Are the greenish jars valuable-this one has a glass lid-with a metal one underneath-inside the the underneath lid is plastic that says 
 GE VUl NE BOYD C AP 
 FOR MASON JARS
 on the jar it says Ball
 perfect mason
 on the bottom it says 5 with  a line under it-
 can you help? wendy
 oh- let me know if you need to see pix


----------



## jarsnstuff (Jan 21, 2005)

Hi Wendy,
    It's true that you'll get the best estimate of value by posting a photo.  The regular Ball blue Ball Perfect Mason fruit jars are only worth a buck or two, but there are plenty of exceptions to that rule - so, the only way to be sure is to post a photo.  Just FYI, the liner of that zinc lid is milk glass, not plastic and the embossing should read "Genuine Boyd Cap for Mason Jars".   -Tammy


----------



## wootten (Jan 21, 2005)

thanks you all-yes the underside of the metal (?) lid says GENIUINE BOYD CAP-FOR MASON JARS  I will get  a picture in the morning-I have been trying to get them on-I am going to get these cool books that you all have and be able to help others also-thanks-wendy
 This is probably not old but I have the glass top , the metal lid with the (milk glass) insert -I guess the glass is blue but looks greenish to me-I guess it is the light-the bottom just has a 5 with a line under it -just thought it was neat-thanks again-


----------



## wootten (Jan 22, 2005)

Here is the picutre of the mason jar-any ideas? thanx wendy


----------



## jarsnstuff (Jan 24, 2005)

Hi Wendy,
    The pint Ball jar is from 1923-1933 (no upstroke in front of the "a" in Ball & no underline).  The value is pretty nominal, $1-$2.  The zinc lid with the milk glass liner is the lid that goes on this jar.  The blue glass lid you'r holding in front of the zinc lid goes to a Ball Ideal (or similar) jar & not this jar at all.   The current Redbook can be ordered from any of several sources online & should run you about $35.00 postpaid.  Let me know if you can't find any & I'll refer you to a couple of reputable dealers.  -Tammy


----------



## CRUMMYKAT (Jan 30, 2006)

I have a ball pitcher that has the spout on the same side as the handle.
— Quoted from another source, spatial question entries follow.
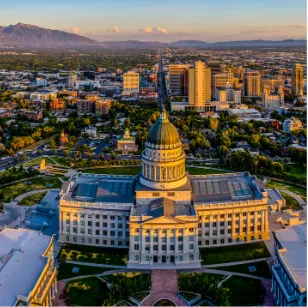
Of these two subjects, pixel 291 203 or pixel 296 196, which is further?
pixel 296 196

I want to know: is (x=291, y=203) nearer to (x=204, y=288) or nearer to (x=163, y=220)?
(x=163, y=220)

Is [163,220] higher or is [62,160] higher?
[163,220]

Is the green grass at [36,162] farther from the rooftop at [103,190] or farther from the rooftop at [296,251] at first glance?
the rooftop at [296,251]

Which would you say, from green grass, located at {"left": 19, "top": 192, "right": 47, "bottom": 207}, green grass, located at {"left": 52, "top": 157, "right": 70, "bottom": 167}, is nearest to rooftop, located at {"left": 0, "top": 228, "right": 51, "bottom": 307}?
green grass, located at {"left": 19, "top": 192, "right": 47, "bottom": 207}

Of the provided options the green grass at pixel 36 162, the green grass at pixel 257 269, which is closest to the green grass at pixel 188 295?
the green grass at pixel 257 269

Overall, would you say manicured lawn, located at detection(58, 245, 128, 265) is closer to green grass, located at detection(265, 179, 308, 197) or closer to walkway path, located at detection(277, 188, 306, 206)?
walkway path, located at detection(277, 188, 306, 206)

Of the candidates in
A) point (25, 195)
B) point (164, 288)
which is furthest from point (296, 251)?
point (25, 195)
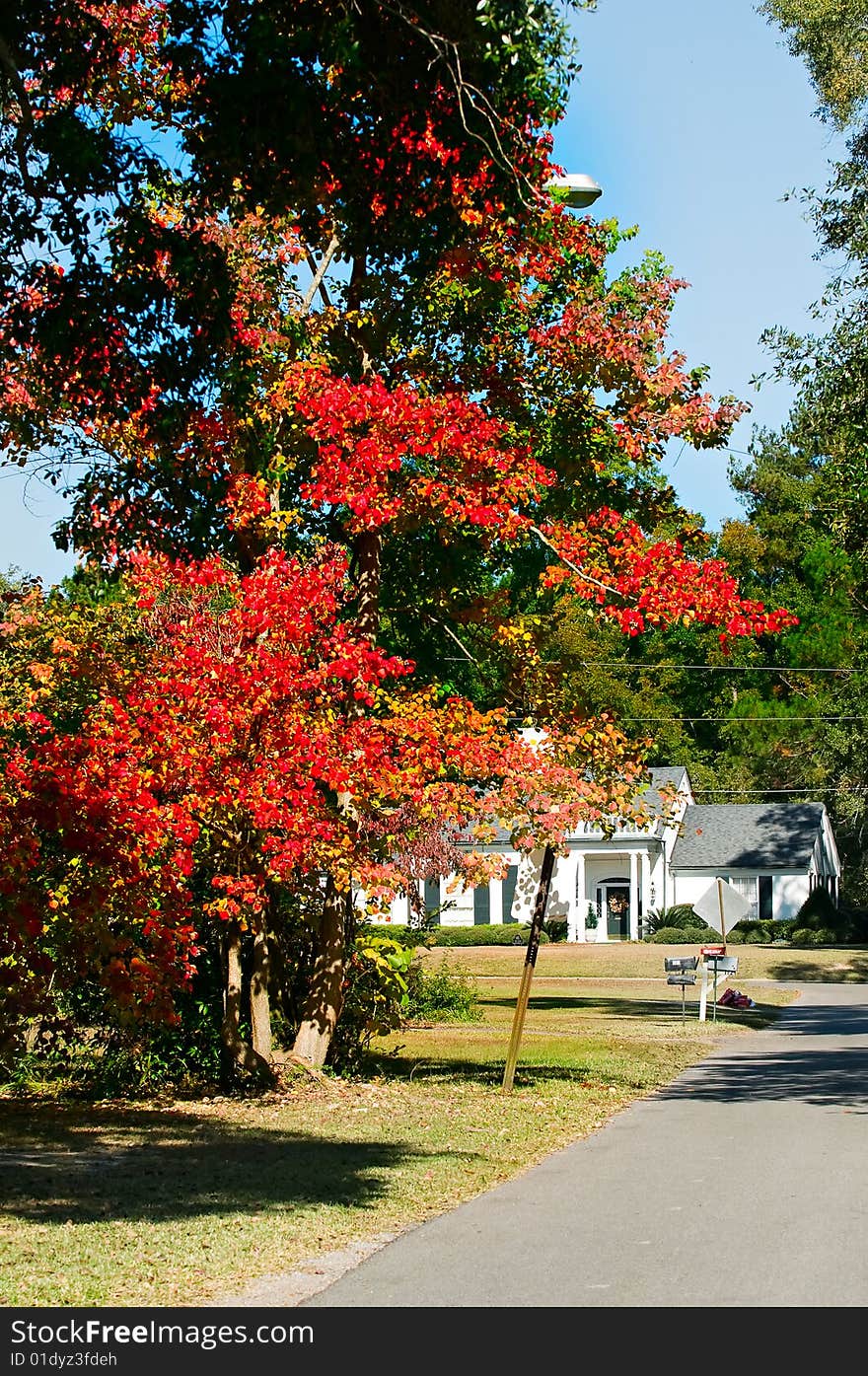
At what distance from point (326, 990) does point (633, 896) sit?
43.3m

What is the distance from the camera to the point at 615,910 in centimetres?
6062

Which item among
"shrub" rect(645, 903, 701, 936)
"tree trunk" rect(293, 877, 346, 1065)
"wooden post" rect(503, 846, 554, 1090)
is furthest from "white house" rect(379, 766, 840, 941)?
"wooden post" rect(503, 846, 554, 1090)

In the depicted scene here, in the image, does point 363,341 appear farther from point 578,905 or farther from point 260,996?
point 578,905

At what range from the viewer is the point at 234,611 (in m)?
14.8

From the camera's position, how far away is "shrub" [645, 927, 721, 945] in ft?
174

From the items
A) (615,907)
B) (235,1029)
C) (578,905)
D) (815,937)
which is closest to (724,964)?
(235,1029)

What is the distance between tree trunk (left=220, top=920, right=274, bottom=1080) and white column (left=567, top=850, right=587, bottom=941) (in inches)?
1697

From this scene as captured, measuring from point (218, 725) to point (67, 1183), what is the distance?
4.61 meters

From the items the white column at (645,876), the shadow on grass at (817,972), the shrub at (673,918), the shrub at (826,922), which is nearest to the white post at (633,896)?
the white column at (645,876)

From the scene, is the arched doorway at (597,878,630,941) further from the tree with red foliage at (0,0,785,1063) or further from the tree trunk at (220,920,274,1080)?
the tree trunk at (220,920,274,1080)

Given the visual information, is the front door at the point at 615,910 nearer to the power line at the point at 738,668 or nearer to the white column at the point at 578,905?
the white column at the point at 578,905

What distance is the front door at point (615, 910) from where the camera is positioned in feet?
198
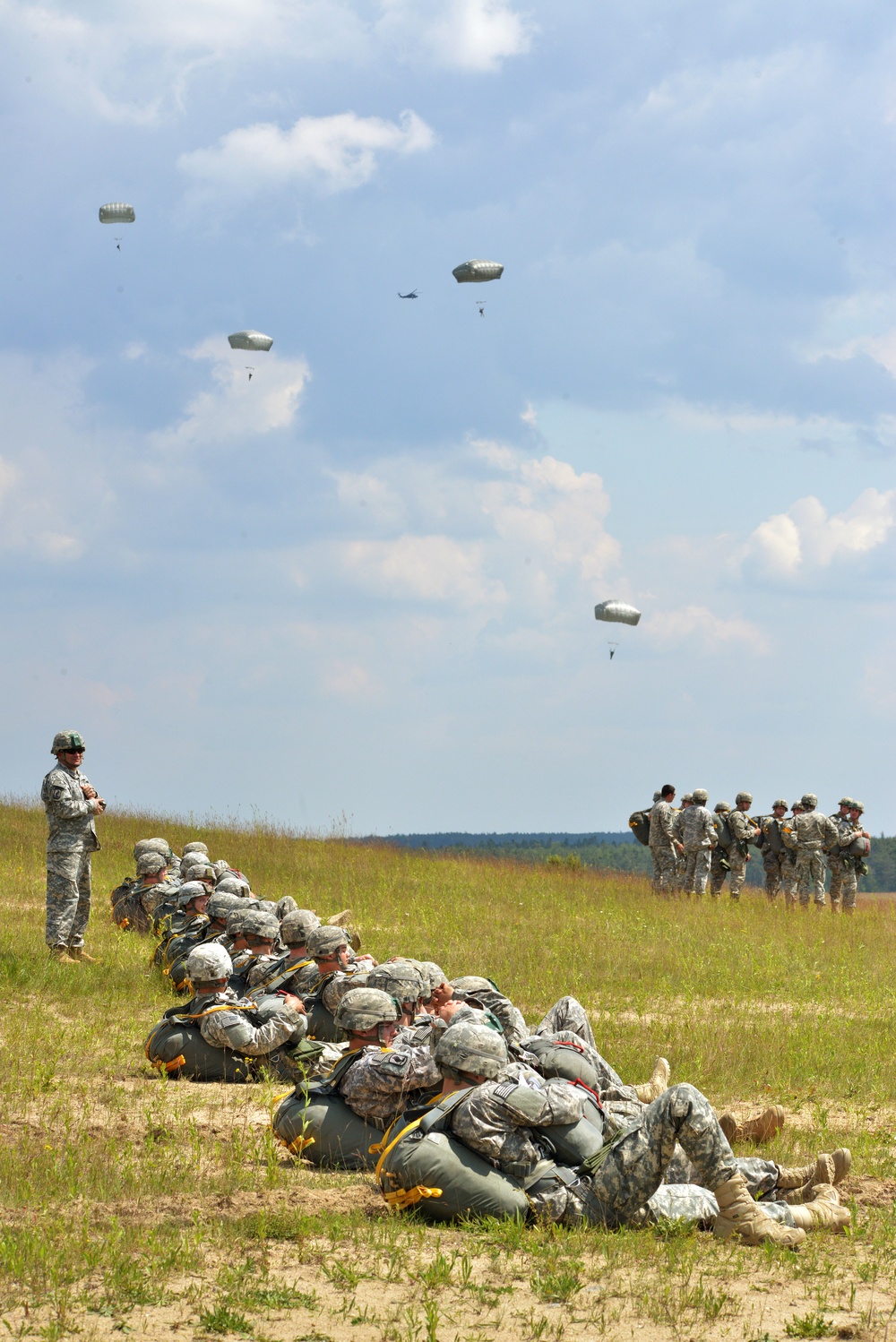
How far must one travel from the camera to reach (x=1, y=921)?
49.5 feet

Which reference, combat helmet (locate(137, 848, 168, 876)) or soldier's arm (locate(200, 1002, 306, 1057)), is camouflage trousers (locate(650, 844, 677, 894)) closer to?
combat helmet (locate(137, 848, 168, 876))

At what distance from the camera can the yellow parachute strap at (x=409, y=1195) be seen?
5879 millimetres

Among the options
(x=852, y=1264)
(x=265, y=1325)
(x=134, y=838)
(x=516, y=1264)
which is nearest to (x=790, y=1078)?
(x=852, y=1264)

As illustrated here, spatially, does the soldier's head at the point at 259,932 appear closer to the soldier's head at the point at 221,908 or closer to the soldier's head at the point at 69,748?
the soldier's head at the point at 221,908

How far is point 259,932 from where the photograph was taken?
1016 centimetres

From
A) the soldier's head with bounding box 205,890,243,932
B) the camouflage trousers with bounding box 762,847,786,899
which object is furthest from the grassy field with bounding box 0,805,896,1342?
the camouflage trousers with bounding box 762,847,786,899

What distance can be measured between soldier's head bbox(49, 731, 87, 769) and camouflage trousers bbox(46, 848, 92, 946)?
0.93 m

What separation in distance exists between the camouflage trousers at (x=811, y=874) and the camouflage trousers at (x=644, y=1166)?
16858 mm

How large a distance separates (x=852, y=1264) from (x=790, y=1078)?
13.6 ft

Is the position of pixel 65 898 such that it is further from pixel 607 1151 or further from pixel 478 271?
pixel 478 271

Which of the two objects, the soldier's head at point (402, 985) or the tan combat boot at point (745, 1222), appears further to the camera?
the soldier's head at point (402, 985)

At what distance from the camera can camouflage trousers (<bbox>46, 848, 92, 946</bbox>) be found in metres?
12.8

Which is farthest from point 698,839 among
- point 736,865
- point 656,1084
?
point 656,1084

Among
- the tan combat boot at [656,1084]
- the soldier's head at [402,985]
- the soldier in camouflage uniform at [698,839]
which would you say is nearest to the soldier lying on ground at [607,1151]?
the soldier's head at [402,985]
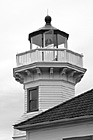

Has anyone every seen one of these? I have seen them with the spout on the oppsite side but not the same side. Do you think it's rare a mistake? value?


----------



## tarasbottles (Mar 20, 2006)

I have two mason jars that were my great grandmothers and was wondering if anyone could help me out with the value? They seem very old. Both are blue/lt green and have Ball perfest mason on the front. The smaller one has the # 15 and the larger one has the # 15 underlined. I would appreciate any help. I have pictures. Thanks


----------



## madman (Mar 22, 2006)

hey wendy whats up!! yes common jar,  good to here from you ! those glass lids are always found in dumps, happy hunting madman


----------